(Dataset entries)
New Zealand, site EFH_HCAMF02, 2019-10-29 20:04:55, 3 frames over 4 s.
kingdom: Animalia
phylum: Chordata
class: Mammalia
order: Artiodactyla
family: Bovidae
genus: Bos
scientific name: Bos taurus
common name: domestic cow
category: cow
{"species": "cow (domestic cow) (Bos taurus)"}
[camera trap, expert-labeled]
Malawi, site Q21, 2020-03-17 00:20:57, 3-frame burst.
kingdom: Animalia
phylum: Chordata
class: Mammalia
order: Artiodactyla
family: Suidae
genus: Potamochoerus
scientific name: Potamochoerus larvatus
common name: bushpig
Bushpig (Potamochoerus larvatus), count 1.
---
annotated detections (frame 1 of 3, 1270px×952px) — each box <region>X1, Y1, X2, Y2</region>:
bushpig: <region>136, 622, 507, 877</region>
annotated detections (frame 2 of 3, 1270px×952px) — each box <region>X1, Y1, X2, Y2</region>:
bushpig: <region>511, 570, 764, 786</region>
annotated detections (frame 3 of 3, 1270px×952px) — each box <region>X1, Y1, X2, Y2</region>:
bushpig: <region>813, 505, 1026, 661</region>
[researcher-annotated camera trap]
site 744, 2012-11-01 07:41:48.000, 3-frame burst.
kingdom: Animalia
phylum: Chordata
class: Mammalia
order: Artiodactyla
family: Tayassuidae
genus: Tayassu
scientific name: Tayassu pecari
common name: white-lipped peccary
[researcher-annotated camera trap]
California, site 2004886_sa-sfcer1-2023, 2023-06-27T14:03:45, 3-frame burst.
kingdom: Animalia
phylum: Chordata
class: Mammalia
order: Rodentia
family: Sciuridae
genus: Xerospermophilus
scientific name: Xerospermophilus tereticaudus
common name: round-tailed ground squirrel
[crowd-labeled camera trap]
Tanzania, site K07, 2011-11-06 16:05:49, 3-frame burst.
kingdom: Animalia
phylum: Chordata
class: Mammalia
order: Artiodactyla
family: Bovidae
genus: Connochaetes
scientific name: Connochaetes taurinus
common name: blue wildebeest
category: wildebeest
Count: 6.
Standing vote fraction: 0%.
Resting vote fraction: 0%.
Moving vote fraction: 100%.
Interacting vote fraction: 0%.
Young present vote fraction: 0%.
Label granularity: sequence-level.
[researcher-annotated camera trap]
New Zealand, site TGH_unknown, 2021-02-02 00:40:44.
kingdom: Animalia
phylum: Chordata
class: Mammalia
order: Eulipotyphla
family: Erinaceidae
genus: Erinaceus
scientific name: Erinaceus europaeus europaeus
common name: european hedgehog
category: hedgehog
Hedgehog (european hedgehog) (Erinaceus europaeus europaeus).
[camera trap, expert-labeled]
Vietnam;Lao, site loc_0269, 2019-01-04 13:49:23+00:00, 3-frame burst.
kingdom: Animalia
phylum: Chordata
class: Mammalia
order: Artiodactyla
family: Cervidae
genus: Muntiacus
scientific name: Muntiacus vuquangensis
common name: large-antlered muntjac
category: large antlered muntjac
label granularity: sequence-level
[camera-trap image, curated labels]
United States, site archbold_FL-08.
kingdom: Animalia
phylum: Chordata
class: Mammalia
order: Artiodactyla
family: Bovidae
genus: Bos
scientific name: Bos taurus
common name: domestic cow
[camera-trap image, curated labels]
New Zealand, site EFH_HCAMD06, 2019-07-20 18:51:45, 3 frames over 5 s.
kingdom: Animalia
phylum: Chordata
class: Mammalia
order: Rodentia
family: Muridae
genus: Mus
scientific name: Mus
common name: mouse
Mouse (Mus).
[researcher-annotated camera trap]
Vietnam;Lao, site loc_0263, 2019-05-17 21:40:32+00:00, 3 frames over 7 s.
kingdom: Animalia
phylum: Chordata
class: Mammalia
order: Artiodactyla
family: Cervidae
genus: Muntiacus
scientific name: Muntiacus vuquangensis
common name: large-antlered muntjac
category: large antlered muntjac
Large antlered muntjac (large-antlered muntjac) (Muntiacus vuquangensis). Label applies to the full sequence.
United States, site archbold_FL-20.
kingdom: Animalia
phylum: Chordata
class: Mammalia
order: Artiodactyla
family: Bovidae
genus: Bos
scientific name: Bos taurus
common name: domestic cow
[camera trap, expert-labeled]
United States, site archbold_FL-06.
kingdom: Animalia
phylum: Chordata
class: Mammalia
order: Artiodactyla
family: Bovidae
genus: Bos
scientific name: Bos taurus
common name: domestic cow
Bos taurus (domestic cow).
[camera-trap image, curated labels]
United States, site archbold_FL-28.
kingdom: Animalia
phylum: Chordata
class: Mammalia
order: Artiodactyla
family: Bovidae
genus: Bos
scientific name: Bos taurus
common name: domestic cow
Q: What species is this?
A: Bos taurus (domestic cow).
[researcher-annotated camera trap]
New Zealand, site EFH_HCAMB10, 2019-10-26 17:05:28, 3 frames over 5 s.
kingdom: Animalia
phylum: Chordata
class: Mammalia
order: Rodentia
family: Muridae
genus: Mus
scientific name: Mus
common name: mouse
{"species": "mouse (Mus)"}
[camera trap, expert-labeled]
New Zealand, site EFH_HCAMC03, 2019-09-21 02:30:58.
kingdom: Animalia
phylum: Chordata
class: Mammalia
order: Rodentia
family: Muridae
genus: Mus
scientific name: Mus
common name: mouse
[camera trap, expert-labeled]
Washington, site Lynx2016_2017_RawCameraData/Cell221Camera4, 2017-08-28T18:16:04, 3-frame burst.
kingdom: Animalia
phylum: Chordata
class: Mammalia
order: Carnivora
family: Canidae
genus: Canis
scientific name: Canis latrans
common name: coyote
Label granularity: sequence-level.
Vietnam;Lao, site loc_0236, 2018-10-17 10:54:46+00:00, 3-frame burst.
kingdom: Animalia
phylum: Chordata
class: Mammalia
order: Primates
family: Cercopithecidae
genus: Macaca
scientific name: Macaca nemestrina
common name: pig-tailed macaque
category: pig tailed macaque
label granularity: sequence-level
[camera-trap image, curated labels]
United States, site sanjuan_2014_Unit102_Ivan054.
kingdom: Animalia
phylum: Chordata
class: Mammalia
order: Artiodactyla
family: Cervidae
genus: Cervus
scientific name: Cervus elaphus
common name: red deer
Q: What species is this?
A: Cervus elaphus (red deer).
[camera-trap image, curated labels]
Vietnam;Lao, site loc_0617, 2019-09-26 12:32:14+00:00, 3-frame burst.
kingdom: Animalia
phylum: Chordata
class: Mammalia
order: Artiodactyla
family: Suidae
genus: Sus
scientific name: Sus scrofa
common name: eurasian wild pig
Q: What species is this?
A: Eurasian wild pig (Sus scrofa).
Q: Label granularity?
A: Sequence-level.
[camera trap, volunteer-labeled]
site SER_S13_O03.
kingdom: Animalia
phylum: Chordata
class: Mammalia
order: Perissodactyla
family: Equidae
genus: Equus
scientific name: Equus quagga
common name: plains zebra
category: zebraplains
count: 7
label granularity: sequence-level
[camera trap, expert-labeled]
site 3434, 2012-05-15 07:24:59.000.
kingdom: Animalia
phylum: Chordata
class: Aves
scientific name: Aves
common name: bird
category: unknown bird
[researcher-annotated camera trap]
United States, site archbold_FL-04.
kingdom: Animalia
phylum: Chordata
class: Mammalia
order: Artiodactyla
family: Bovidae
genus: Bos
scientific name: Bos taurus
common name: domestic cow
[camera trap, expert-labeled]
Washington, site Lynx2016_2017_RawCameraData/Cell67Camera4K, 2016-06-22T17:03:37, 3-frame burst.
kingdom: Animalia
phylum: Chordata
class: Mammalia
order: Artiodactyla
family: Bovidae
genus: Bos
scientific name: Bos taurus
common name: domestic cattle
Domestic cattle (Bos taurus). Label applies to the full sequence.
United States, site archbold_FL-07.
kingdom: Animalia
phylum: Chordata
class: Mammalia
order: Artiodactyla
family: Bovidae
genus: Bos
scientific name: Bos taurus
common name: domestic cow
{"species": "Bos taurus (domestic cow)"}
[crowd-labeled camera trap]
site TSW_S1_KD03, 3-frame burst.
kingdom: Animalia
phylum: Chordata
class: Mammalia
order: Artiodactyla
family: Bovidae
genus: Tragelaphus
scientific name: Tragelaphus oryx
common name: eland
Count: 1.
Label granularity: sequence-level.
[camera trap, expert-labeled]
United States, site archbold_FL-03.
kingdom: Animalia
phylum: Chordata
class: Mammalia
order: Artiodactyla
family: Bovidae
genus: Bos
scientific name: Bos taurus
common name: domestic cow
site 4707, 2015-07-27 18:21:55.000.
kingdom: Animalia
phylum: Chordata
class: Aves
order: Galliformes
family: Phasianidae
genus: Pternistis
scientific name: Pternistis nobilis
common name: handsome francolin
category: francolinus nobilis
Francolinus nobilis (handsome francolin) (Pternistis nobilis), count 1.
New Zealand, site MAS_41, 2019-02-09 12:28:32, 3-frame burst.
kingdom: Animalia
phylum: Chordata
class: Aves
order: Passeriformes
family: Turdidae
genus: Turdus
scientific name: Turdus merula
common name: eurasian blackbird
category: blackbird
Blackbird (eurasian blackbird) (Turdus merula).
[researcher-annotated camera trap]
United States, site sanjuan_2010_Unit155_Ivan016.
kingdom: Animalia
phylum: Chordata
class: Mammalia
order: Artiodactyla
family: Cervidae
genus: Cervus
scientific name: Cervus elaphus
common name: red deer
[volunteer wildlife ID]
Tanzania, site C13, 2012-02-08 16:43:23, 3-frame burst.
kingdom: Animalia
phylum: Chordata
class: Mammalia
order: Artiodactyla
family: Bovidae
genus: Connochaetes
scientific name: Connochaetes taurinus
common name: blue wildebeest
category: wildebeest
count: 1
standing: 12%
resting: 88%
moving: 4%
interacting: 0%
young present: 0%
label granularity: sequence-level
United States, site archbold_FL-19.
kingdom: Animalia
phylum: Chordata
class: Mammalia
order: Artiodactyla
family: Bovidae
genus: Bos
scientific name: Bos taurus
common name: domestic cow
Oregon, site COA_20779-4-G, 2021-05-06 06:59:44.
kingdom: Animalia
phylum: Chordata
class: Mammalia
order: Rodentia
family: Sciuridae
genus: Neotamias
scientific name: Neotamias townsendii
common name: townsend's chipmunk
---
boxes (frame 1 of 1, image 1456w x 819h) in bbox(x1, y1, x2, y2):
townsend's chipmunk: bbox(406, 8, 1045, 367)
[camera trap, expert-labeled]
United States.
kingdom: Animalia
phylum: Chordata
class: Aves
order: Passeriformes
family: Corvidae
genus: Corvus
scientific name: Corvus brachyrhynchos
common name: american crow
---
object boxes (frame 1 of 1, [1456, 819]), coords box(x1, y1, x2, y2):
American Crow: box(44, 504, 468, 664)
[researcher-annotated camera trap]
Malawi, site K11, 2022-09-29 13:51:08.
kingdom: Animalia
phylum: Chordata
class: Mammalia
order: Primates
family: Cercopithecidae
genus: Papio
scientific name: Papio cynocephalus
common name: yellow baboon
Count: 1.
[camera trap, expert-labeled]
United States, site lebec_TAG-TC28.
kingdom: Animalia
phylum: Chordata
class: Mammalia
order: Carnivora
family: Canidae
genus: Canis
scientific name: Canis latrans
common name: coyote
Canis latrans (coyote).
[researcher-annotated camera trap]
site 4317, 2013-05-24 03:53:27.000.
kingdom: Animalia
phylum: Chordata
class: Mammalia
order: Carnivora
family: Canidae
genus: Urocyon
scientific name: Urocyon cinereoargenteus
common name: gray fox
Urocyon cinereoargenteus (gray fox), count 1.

#### [WORK INSTRUCTION]
Beginning at the line with "United States, site archbold_FL-28." and stopping after the line with "scientific name: Macaca nemestrina", please write out every line of the data above exactly and nothing else.

#### [THE ANSWER]
United States, site archbold_FL-28.
kingdom: Animalia
phylum: Chordata
class: Mammalia
order: Artiodactyla
family: Bovidae
genus: Bos
scientific name: Bos taurus
common name: domestic cow
Q: What species is this?
A: Bos taurus (domestic cow).
[researcher-annotated camera trap]
New Zealand, site EFH_HCAMB10, 2019-10-26 17:05:28, 3 frames over 5 s.
kingdom: Animalia
phylum: Chordata
class: Mammalia
order: Rodentia
family: Muridae
genus: Mus
scientific name: Mus
common name: mouse
{"species": "mouse (Mus)"}
[camera trap, expert-labeled]
New Zealand, site EFH_HCAMC03, 2019-09-21 02:30:58.
kingdom: Animalia
phylum: Chordata
class: Mammalia
order: Rodentia
family: Muridae
genus: Mus
scientific name: Mus
common name: mouse
[camera trap, expert-labeled]
Washington, site Lynx2016_2017_RawCameraData/Cell221Camera4, 2017-08-28T18:16:04, 3-frame burst.
kingdom: Animalia
phylum: Chordata
class: Mammalia
order: Carnivora
family: Canidae
genus: Canis
scientific name: Canis latrans
common name: coyote
Label granularity: sequence-level.
Vietnam;Lao, site loc_0236, 2018-10-17 10:54:46+00:00, 3-frame burst.
kingdom: Animalia
phylum: Chordata
class: Mammalia
order: Primates
family: Cercopithecidae
genus: Macaca
scientific name: Macaca nemestrina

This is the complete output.